→ Your task
For this listing, the lines between the one holding "ミキハウス　ホットビスケッツ　うさこパーカー　90センチ定価10780" and the one holding "Институт развития ребенка", inclusive, must be set down exactly.

→ Data listing
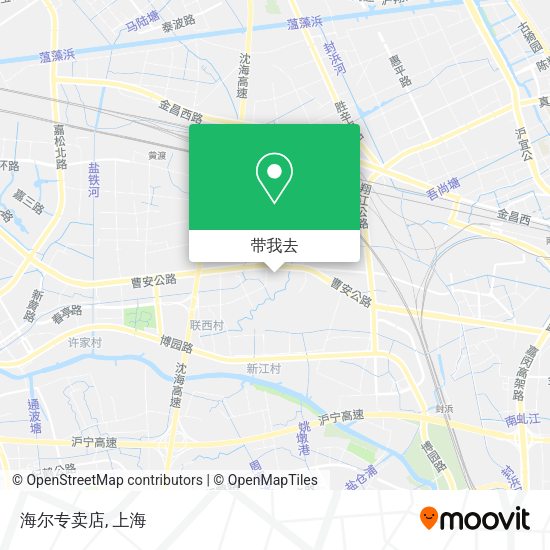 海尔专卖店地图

---

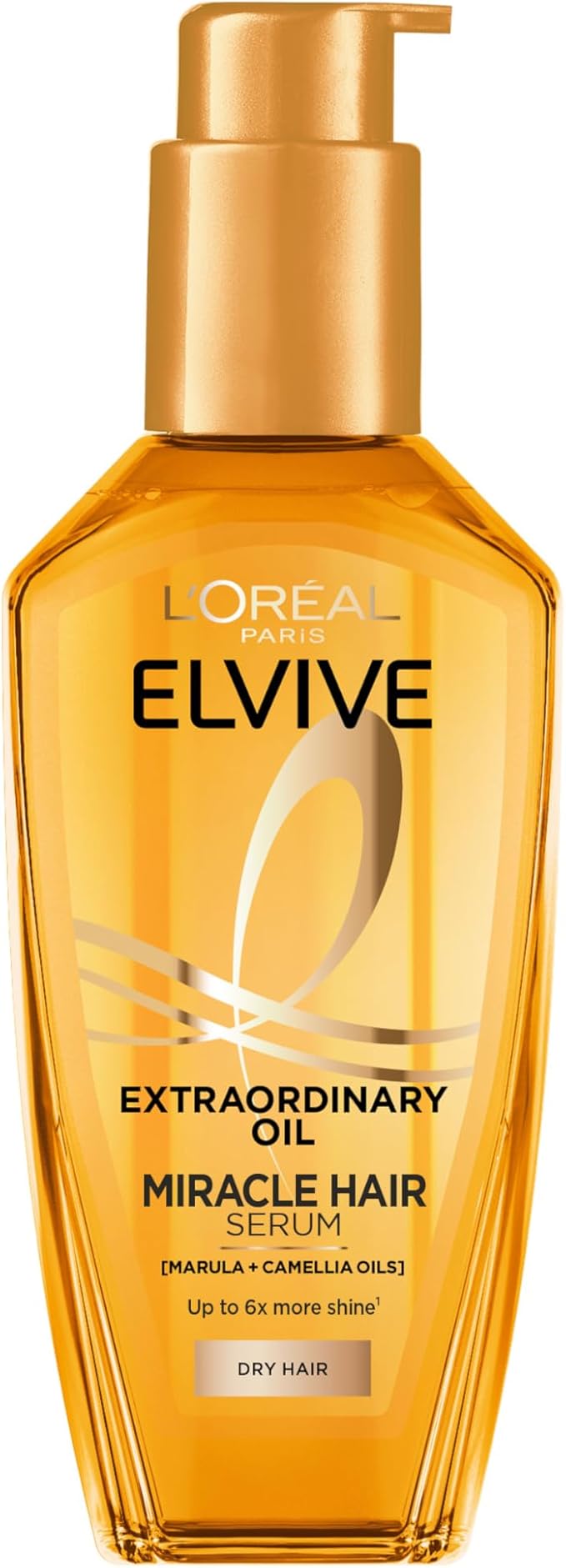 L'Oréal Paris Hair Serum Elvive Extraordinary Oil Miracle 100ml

* * *

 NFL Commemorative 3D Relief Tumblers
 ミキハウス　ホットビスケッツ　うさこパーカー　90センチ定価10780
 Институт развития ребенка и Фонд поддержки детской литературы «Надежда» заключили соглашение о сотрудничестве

→ Task response
 ミキハウス　ホットビスケッツ　うさこパーカー　90センチ定価10780
 Институт развития ребенка и Фонд поддержки детской литературы «Надежда» заключили соглашение о сотрудничестве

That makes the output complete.